Read More: A Q&A with Eva Salzman
Trepanned
Bad enough, not to have trekked the Himalayas
or smoked a pipe in the back of a Volkswagon bus
with Storm the mechanic, who, with blessings from us
changed the oil and filter en route to enlightenment.
Let’s just say you were part of my dimmer days;
I turned the lights down low to cosmic bliss,
laughed at the spirit, in spirits, excited the men.
A corporeal slant. And all I wanted was this:
one little plastic piece of that five-and-dime belief,
a novelty axe to hack at the totems of numbers
on your PC screen. I wanted hand relief –
that is, the gentle touch just before you go under.

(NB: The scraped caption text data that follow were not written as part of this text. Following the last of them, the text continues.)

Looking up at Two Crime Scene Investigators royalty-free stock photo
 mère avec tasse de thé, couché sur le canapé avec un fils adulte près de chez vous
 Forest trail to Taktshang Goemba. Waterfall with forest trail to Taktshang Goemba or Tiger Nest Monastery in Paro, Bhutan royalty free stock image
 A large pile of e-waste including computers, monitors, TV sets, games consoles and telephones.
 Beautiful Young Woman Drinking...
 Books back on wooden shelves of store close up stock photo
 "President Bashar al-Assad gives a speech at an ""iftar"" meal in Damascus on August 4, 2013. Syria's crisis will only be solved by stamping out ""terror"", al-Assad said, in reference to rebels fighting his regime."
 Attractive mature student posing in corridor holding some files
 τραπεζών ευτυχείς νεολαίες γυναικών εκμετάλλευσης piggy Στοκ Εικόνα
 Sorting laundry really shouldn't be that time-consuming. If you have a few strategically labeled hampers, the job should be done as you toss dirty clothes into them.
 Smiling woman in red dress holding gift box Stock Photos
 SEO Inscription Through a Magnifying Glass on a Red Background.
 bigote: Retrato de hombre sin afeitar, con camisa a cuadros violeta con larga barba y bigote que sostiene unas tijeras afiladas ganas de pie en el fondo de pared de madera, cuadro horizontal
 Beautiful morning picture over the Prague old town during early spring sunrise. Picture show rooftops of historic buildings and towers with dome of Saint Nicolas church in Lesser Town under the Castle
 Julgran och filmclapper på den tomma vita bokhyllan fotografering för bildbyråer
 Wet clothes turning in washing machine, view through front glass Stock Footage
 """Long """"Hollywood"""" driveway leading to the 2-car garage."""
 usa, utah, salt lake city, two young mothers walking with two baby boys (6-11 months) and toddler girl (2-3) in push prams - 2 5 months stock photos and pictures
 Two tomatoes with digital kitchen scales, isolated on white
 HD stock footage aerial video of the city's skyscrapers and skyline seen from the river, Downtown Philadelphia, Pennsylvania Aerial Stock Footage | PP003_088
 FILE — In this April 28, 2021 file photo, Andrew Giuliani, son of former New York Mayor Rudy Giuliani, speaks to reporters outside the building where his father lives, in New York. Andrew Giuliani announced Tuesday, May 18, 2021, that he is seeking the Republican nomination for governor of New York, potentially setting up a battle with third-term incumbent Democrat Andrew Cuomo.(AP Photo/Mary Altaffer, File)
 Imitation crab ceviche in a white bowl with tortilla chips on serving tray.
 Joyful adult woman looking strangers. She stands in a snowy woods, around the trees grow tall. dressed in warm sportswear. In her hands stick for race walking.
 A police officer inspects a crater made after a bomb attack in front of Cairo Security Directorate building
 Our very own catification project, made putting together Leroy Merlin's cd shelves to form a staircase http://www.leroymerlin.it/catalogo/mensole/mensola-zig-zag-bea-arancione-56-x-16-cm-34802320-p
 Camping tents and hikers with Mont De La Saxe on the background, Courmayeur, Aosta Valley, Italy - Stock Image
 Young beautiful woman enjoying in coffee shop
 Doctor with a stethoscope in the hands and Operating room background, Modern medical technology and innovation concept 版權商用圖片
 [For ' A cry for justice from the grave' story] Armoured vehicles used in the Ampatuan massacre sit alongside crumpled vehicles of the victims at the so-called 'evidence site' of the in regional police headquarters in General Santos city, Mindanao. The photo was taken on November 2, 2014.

Nothing profound, nothing deep. Which is why
I let you drill that Black and Decker into my third eye.
Grief
I recognise those two full bottles, shared from hand
to hand, relieved of Campari or Martini Rosso
and tipping out a frothy wickedness I had forgot,
the summer light stretched to breaking point
across the park. At their age, it’s work to drink like that.
Loiterers beneath a Victorian clock stuck at noon,
the eldest craves a more demanding role –
Oh J’ai mal a la tete. Je me sens malade –
one of elegant degradation; if he only knew how.
Odd, how blonde they are, as if from the same gene-pool:
the final drop of darkness emptied out, from all eight
of those naughty children, cool sentinels, the imposters.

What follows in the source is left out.